Records for this exercise
· · · · · · ·

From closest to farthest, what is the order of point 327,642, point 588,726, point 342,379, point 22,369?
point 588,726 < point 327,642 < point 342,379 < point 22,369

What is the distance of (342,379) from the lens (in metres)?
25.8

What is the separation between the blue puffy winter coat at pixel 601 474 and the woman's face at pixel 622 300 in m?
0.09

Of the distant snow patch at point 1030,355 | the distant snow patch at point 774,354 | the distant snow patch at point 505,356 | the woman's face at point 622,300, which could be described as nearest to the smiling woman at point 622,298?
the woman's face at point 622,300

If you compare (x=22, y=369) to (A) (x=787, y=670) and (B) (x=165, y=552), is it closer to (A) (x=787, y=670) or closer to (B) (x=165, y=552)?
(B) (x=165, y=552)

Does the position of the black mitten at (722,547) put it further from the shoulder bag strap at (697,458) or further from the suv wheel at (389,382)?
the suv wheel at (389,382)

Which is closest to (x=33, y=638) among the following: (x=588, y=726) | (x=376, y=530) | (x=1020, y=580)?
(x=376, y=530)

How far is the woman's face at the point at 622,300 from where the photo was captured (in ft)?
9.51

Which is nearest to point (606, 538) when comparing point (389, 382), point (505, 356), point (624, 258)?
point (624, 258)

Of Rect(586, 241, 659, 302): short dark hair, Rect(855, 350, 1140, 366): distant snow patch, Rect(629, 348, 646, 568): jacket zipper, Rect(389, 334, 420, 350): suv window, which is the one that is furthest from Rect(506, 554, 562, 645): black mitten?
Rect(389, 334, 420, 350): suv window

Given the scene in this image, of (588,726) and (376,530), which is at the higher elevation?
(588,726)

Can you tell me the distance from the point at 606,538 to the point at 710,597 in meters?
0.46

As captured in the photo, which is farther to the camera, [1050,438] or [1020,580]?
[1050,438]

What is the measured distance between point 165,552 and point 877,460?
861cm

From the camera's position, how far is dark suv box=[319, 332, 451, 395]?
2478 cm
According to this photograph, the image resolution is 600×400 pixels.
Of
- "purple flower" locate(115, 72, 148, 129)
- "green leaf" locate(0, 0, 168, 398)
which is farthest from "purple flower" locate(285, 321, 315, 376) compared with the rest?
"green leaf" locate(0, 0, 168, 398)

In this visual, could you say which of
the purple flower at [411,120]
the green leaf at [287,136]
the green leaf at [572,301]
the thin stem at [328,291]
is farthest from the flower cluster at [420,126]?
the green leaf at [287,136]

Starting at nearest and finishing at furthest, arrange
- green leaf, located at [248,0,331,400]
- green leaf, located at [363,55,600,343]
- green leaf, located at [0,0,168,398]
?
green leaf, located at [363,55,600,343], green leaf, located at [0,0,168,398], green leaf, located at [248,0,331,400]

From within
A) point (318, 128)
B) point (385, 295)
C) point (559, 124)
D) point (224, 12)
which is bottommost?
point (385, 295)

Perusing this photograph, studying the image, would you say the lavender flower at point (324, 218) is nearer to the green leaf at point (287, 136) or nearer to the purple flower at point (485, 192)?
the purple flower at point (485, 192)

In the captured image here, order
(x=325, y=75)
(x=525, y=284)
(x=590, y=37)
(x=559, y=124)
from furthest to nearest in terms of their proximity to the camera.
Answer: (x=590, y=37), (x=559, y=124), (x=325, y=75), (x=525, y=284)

· · · · · · ·

Required task
Could you rewrite all of the data above, replacing each "distant snow patch" with "far-off snow patch" and leaving everything else unchanged?

Finished task
From closest to farthest, what is the order of point 327,642, point 588,726, point 342,379, point 22,369?
point 588,726 < point 327,642 < point 342,379 < point 22,369

What is the distance of (342,379) from the lens (in metres)?
25.8

What is the separation between the blue puffy winter coat at pixel 601 474 and the woman's face at pixel 622 300 in m?
0.09

Of the far-off snow patch at point 1030,355 | the far-off snow patch at point 774,354 | the far-off snow patch at point 505,356 | the woman's face at point 622,300, which could be described as nearest to the smiling woman at point 622,298?
the woman's face at point 622,300

If you compare (x=22, y=369) to (A) (x=787, y=670) and (B) (x=165, y=552), is it closer to (A) (x=787, y=670) or closer to (B) (x=165, y=552)?
(B) (x=165, y=552)

Does the position of the black mitten at (722,547) put it further from the shoulder bag strap at (697,458) or further from the suv wheel at (389,382)?
the suv wheel at (389,382)

Which is closest to (x=33, y=638) among the following: (x=588, y=726) | (x=376, y=530) | (x=1020, y=580)?
(x=376, y=530)

How far is the woman's face at the point at 622,300 from where the photo was captured (in ft)?
9.51

Which is nearest to point (606, 538) when comparing point (389, 382), point (505, 356), point (624, 258)?
point (624, 258)

Of Rect(586, 241, 659, 302): short dark hair, Rect(855, 350, 1140, 366): far-off snow patch, Rect(629, 348, 646, 568): jacket zipper, Rect(389, 334, 420, 350): suv window, which is the one that is furthest from Rect(506, 554, 562, 645): black mitten?
Rect(389, 334, 420, 350): suv window

Given the scene in this image, of (588,726) and (376,530), which is at the higher elevation?
(588,726)

Can you tell me the distance from the point at 606,538 to the point at 710,597 in meters?
0.46

As captured in the photo, which is farther to the camera, [1050,438] or [1020,580]?
[1050,438]

What is the measured distance between point 165,552 and point 877,460?
861cm

From the camera's position, how far is dark suv box=[319, 332, 451, 395]?
2478 cm
According to this photograph, the image resolution is 600×400 pixels.
Of
- "purple flower" locate(115, 72, 148, 129)
- "green leaf" locate(0, 0, 168, 398)
which is farthest from "purple flower" locate(285, 321, 315, 376) compared with the rest?
"green leaf" locate(0, 0, 168, 398)

In this visual, could you say which of
the purple flower at [411,120]
the green leaf at [287,136]
the green leaf at [572,301]
the thin stem at [328,291]
is farthest from the flower cluster at [420,126]?
the green leaf at [287,136]

Starting at nearest and finishing at furthest, arrange
- green leaf, located at [248,0,331,400]
- green leaf, located at [363,55,600,343]
- green leaf, located at [0,0,168,398]
?
green leaf, located at [363,55,600,343], green leaf, located at [0,0,168,398], green leaf, located at [248,0,331,400]

From within
A) point (318, 128)
B) point (385, 295)
C) point (559, 124)
D) point (224, 12)
which is bottommost?
point (385, 295)

Perusing this photograph, studying the image, would you say the lavender flower at point (324, 218) is nearer to the green leaf at point (287, 136) or nearer to the purple flower at point (485, 192)?
the purple flower at point (485, 192)

In the captured image here, order
(x=325, y=75)
(x=525, y=284)
(x=590, y=37)
(x=559, y=124)
from furthest to nearest in terms of their proximity to the camera.
Answer: (x=590, y=37), (x=559, y=124), (x=325, y=75), (x=525, y=284)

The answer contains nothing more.